START Entries shown

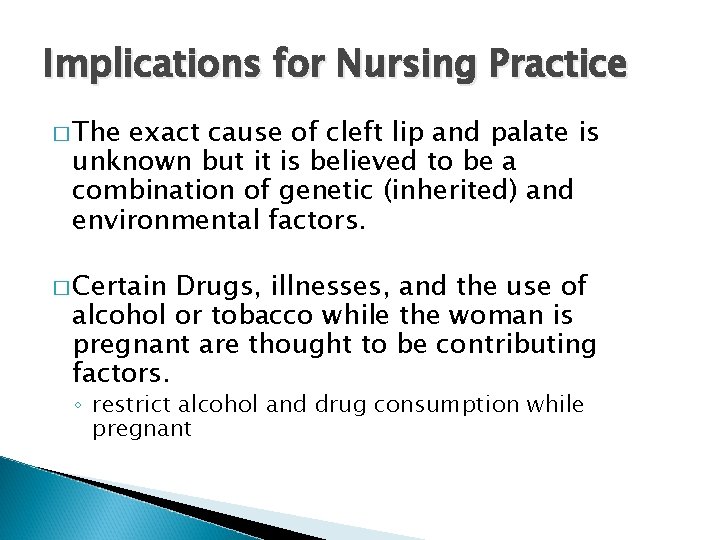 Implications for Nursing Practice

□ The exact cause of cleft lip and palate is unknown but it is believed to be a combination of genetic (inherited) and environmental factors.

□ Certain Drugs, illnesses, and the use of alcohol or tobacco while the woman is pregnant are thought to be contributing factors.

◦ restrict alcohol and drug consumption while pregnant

END Entries shown
START Entries shown

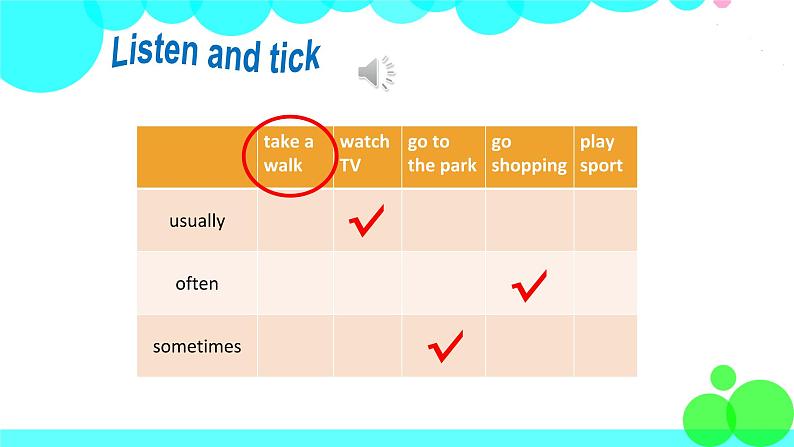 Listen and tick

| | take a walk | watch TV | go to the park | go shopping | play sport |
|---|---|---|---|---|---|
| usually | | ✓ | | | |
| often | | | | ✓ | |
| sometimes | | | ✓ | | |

END Entries shown
START Entries shown

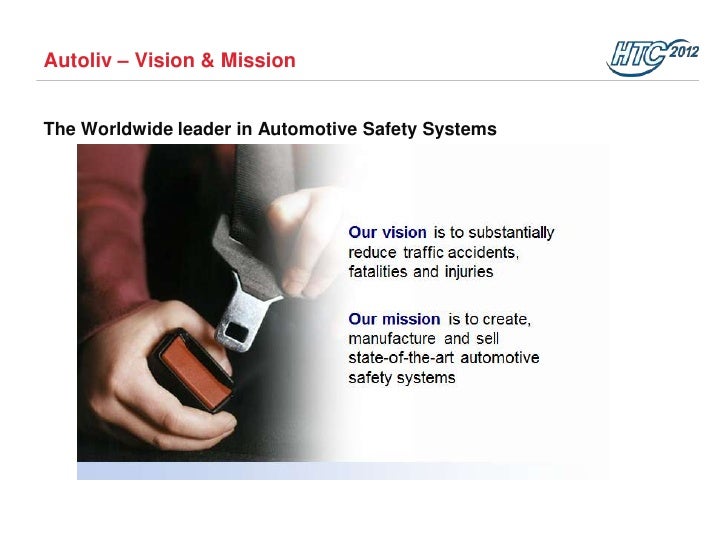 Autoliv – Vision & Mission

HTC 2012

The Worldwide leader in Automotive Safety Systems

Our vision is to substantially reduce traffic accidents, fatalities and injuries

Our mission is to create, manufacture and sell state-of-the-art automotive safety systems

END Entries shown

## Exercise prompt
Out of the records above, return only the lines from the one with "Implications for Nursing Practice" through the one with "consumption while pregnant", exactly, and none of the pictures.

## Task result
 Implications for Nursing Practice

□ The exact cause of cleft lip and palate is unknown but it is believed to be a combination of genetic (inherited) and environmental factors.

□ Certain Drugs, illnesses, and the use of alcohol or tobacco while the woman is pregnant are thought to be contributing factors.

◦ restrict alcohol and drug consumption while pregnant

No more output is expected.